Sarkozy_Royal_1http://tempsreel.nouvelobs.com édition du 27 juillet 2007

Nicolas Sarkozy et Ségolène Royal ont chacun dépensé environ 21 millions d'euros pour leur campagne présidentielle
, avec, tout de même, un léger "avantage" pour le vainqueur du scrutin, selon les comptes de campagne publiés vendredi 27 juillet au Journal officiel.

21.038.891 euros TTC, c'est le prix précis de la campagne de Nicolas Sarkozy, tandis que le montant de la campagne socialiste s'élève à 20.712.043 euros TTC. Les documents déposés par les équipes des candidats n'ont néanmoins pas été validés par la Commission nationale des comptes de campagne et des financements politiques (CNCCFP).

Le plafond maximum autorisé par la loi était de 21,594 millions d'euros.

Les dépenses des deux finalistes du scrutin présidentiel de 2007 sont largement supérieures à celles de Jacques Chirac et Jean-Marie Le Pen en 2002. Les deux candidats de l'époque avaient respectivement dépensé 18 millions d'euros et 12 millions (le plafond était alors fixé 19,8 millions).
 
 Des dépenses variables pour les autres candidats

Les autres candidats ne déclarent, quant à eux, pas nécessairement des dépenses proportionnelles au nombre de voix qu'ils ont récolté. François Bayrou et Jean-Marie Le Pen ont ainsi déclaré le même montant de dépenses (9,7 millions d'euros), pour un résultat substantiellement différent : 18,57% pour le candidat UDF, 10,44% pour le candidat FN.

De même, Marie-George Buffet (4,8 millions d'euros) dépasse de loin Philippe de Villiers (3,1 millions d'euros), alors qu'elle est arrivée derrière lui à l'élection.
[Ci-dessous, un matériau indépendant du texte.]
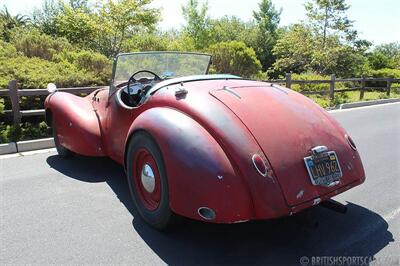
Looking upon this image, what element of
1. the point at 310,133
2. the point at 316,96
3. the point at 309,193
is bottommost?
the point at 316,96

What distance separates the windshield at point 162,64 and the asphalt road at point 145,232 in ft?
4.33

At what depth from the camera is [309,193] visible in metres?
Result: 2.94

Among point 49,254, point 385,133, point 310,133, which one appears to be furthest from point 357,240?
point 385,133

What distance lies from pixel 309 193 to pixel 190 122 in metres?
1.07

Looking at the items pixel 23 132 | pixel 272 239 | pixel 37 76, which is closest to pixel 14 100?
pixel 23 132

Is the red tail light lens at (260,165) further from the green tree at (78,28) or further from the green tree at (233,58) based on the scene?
the green tree at (78,28)

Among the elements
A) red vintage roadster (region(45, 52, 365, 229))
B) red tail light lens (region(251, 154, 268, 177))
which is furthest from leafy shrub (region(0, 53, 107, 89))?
red tail light lens (region(251, 154, 268, 177))

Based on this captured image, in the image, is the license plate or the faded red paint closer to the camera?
the faded red paint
Viennent ensuite au classement des dépenses Arlette Laguiller (2,1 millions d'euros), Dominique Voynet (1,4 millions d'euros), José Bové (1,2 millions d'euros), Olivier Besancenot (900.000 euros), Frédéric Nihous (800.000 euros), Gérard Schivardi (700.000 euros), là encore avec une efficacité variable au regard du nombre de voix engrangé par chacun.

Des comptes à approuver

Les comptes doivent désormais être approuvés par la Commission, pour que les candidats puissent bénéficier du remboursement prévu par la loi.

Nicolas Sarkozy, Ségolène Royal, François Bayrou et Jean-Marie Le Pen, qui ont obtenu plus de 5% des voix au premier tour, verront leurs dépenses remboursées jusqu'à un plafond de 10,8 millions pour les deux finalistes, et 8,3 millions pour les deux autres.

Les autres candidats, restés sous la barre des 5%, pourront prétendre à un remboursement allant jusqu'à 0,8 million d'euros.

Le contrôle des dépenses des candidats est particulièrement délicat, tant il est difficile de déterminer ce qui relève des dépenses à visée purement électorale - qui doivent être inclues dans le compte de campagne - et ce qui ressort du fonctionnement normal d'un parti... ou d'une activité politique d'élu ou de membre du gouvernement.

Le PS avait ainsi dénoncé pendant la campagne "la confusion totale" des genres de Nicolas Sarkozy, reprochant à celui qui était encore ministre de l'Intérieur d'utiliser "abondamment" policiers, voitures, préfets, ou avions.

La droite avait alors rappelé que Lionel Jospin avait été en 2002 à la fois Premier ministre et candidat.